Note: Many switches aren't capable of making these measurements and so go unmonitored. |
Host | The server exports standard host metrics, including: CPU, memory and disk performance. | None. NetFlow is generally only implemented in network devices. |
Application | The web server exports standard HTTP metrics that include request counts and randomly sampled web requests, providing detailed information such as the URL, referrer, server address, client address, user, browser, request bytes, response bytes, status and duration. The web server also reports maximum, idle and active workers. | None. NetFlow is typically only implemented in network devices. |
NetFlow takes a network centric view of measurement and tries to infer application behavior by examining packets in the network. NetFlow imposes a stateful, connection oriented, model on core devices that should be stateless. Unfortunately, the resulting flow measurements aren't a natural fit for packet switches, providing a distorted view of the operation of these devices. For example, the switch makes forwarding decisions on a packet by packet basis and these decisions can change over the lifetime of a flow. The packet oriented measurements made by sFlow accurately capture forwarding decisions, but flow oriented measurement can be misleading. Another example building on the mail sorting analogy in Figure 2; packet oriented measurements support analysis of small, large and jumbo frames (postcards, letters and parcels), but this detail is lost in flow records.

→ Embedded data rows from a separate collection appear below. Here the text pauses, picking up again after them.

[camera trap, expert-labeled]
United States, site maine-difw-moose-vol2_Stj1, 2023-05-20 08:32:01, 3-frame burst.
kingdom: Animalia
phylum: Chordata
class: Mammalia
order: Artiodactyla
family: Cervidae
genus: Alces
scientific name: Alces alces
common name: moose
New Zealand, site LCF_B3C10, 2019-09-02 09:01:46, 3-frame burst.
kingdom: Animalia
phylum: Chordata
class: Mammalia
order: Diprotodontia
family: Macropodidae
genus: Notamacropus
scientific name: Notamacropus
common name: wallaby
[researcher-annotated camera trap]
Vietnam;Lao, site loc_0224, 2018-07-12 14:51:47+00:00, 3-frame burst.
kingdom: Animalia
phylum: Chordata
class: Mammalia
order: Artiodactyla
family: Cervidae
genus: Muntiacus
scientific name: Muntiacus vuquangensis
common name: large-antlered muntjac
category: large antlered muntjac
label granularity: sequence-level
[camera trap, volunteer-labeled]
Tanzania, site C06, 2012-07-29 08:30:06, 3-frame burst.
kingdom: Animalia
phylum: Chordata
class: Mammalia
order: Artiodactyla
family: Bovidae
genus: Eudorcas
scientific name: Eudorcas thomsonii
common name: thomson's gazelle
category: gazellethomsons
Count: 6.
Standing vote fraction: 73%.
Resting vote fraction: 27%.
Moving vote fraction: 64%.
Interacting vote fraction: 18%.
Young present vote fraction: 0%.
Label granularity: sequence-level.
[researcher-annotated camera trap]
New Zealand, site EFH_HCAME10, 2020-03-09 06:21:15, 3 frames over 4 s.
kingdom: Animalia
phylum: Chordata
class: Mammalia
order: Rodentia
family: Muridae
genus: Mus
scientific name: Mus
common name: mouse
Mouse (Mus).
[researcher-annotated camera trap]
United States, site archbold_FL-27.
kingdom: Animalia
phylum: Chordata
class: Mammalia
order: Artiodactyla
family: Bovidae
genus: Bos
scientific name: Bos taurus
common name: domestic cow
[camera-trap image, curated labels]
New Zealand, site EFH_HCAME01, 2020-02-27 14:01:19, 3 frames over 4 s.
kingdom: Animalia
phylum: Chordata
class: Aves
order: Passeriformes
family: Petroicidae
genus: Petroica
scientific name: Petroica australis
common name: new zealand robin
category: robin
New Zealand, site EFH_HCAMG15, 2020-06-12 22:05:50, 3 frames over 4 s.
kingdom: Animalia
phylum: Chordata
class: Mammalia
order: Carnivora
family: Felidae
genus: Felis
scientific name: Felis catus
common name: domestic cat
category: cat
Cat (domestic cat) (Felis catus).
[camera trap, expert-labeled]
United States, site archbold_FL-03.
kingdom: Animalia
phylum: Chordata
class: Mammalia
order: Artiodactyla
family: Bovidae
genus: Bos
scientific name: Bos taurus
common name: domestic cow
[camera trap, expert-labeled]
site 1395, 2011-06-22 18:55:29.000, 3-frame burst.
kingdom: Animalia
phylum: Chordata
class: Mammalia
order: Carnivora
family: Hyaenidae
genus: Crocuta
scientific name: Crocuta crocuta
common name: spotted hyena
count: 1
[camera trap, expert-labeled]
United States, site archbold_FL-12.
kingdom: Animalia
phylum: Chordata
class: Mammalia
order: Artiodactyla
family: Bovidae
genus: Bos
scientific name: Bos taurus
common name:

Flows are an abstraction that is useful for understanding end-to-end traffic traversing the packet switches. However, the flow abstraction describes connections created by the communication end points and to properly measure connection performance, one needs to instrument those end points. Hosts are responsible for initiating and terminating flows and are a natural place to report flows, but the traditional flow model ignores important detail that the host can provide. For example, the host is in a position to include important details about services such as user names, URLs, response times, and status codes as well as information about the computational resources needed to deliver the services; information that is essential for managing service capacity, utilization and response times.
While NetFlow is network centric and tries to infer information about applications from network packets (which is becoming increasingly difficult as more traffic is encrypted), the sFlow standard takes a
systems approach, exposing information from
network, servers and applications in order to provide a comprehensive view of performance.
Measurement isn't simply about producing pretty charts. The ultimate goal is to be able to act on the measurements and
control performance. Control requires a model of behavior that allow performance to be predicted and measurements that characterize demand and show how close the system performance matches the predictions. The sFlow standard is well suited to automation, providing comprehensive measurements based on models of network, server and application performance. The
Data center convergence, visibility and control presentation describes the critical role that measurement plays in managing costs and optimizing performance.